Keamy is a great example.  He’s got the muscled body of a post-military mercenary, but also a kind of boyish cuteness that allows him the charm that you wouldn’t expect from such an evil person.  Or maybe you would expect it.  But the actor selected for the role does it perfectly.

Michael Emerson is another perfect cast in the role of Ben.  Can you imagine Ben without those piercing, beady eyes or those tightly pursed lips?  No way.  Or the way his eyes get wide and he holds the rest of his facial features completely still when he delivers a crucial line.

The climactic scene of the season was obviously Ben turning the frozen donkey wheel (this name comes from the producers’ code phrase for the finale) and thereby moving the island.  Emerson did a wonderful job of conveying two very different emotions in this scene.  First, the obvious physical strain of turning this massive, frozen wheel.  This added to the dramatic build up of the scene.

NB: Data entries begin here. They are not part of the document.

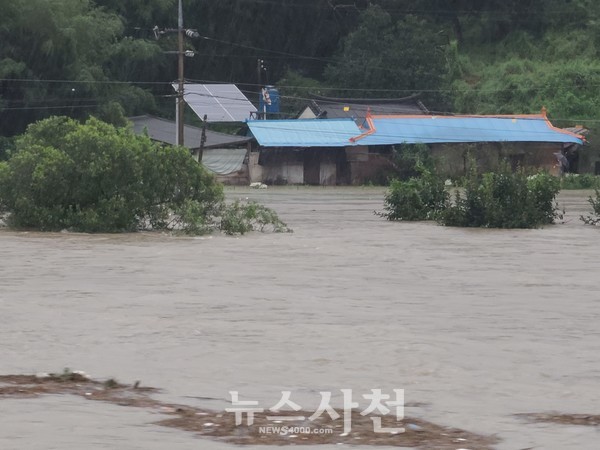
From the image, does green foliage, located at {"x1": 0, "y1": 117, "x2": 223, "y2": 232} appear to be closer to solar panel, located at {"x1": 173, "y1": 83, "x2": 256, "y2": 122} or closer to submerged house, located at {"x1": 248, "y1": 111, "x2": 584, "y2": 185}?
submerged house, located at {"x1": 248, "y1": 111, "x2": 584, "y2": 185}

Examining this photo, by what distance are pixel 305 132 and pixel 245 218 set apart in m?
31.0

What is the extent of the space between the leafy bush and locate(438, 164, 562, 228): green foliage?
5.53 m

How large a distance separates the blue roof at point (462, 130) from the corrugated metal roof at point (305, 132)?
46.7 inches

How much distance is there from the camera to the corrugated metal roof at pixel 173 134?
59250mm

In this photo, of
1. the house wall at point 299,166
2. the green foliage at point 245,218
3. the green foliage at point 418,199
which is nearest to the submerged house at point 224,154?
the house wall at point 299,166

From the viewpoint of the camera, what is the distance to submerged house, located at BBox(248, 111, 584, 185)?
58656mm

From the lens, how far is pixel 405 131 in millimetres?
59938

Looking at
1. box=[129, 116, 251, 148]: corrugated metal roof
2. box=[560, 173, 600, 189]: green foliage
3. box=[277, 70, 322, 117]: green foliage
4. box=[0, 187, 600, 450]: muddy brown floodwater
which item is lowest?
box=[0, 187, 600, 450]: muddy brown floodwater

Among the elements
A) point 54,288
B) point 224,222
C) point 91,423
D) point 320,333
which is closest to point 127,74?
point 224,222

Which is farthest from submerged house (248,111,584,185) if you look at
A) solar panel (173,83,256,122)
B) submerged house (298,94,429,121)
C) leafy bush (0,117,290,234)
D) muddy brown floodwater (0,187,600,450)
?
muddy brown floodwater (0,187,600,450)

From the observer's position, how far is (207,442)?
24.4ft

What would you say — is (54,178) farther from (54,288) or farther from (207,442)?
(207,442)

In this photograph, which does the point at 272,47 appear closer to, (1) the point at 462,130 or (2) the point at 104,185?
(1) the point at 462,130

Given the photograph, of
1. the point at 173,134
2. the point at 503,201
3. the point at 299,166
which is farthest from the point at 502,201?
the point at 173,134
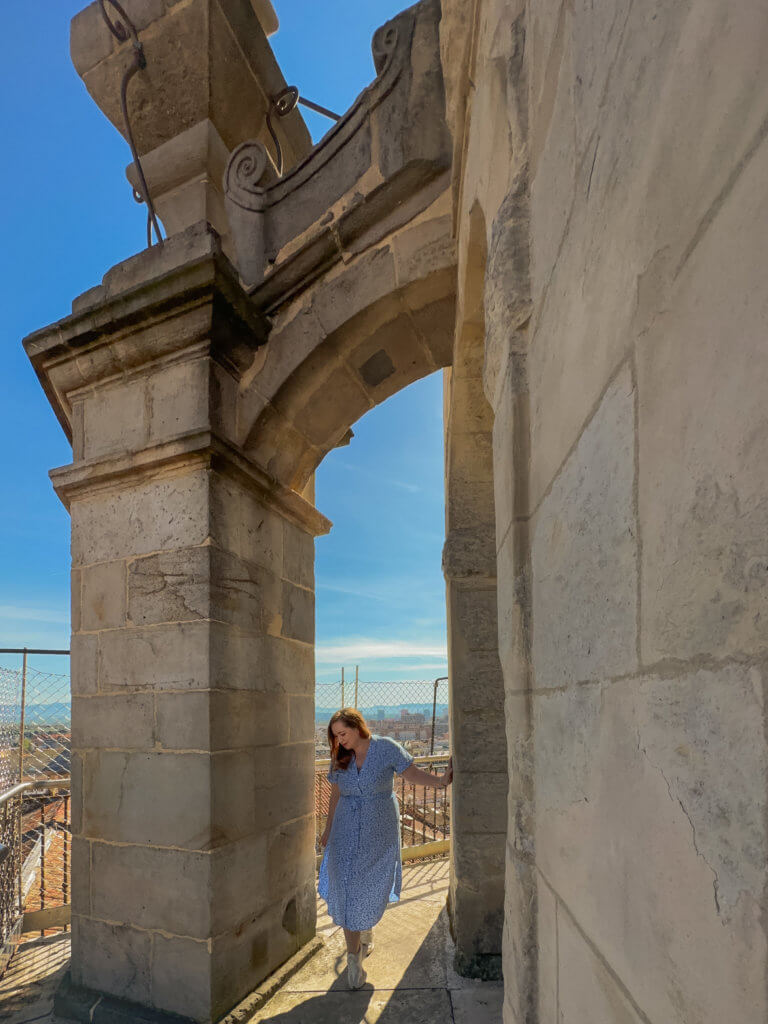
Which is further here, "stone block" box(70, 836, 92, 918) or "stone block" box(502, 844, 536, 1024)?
"stone block" box(70, 836, 92, 918)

But he also added a second emotion, one that I wasn’t expecting.  Turning the wheel was, for Ben, like making the decision to break up with someone you love.  You hate having to do it, but you do it because you know you have to and it kills you inside.  You could see it in his eyes, he was even crying by the time the scene washed out.

Taking himself off the island was the last thing Ben would ever want to do, but he did it anyway for the island’s sake.  Seeing the heartbreak on his face added a level of sadness to, perhaps, the most dramatic scene yet in four seasons.

Back to my original point, I’m hardly enough of a television watcher to make this kind of claim, but I will anyway:  If there’s been an actor who has done a better job in primetime this season, I’ll be damned.  Michael Emerson has been awesome.

Jack the Other

I’m watching the Lost pilot, which oddly enough I don’t think I ever saw.

It only confirms my suspicion that Jack is on of “the others.”

Why else would Jack wake up inland and not soaking wet?  Am I supposed to believe he just landed in the grass?

The pilot.  Jack, Freckles and Charlie found the cockpit and the lone surviving pilot, who was eventually pulled from the plane by the monster.  When Kate and Charlie run away, Jack stays behind, the monster disappears, the pilot ends up in the trees and we are supposed to believe that Jack ducked behind a bush?  No.

Jack is at most an Other and at least a representative of the Dharma project (the Others and the Dharma project could be one and the same).  It/they have to have a person on the inside to keep them informed of what happens and to direct the survivors in the direction that the Others or the Dharma project clearly wants them to follow.  This person is Jack, but don’t expect the show to reveal that anytime soon, if ever.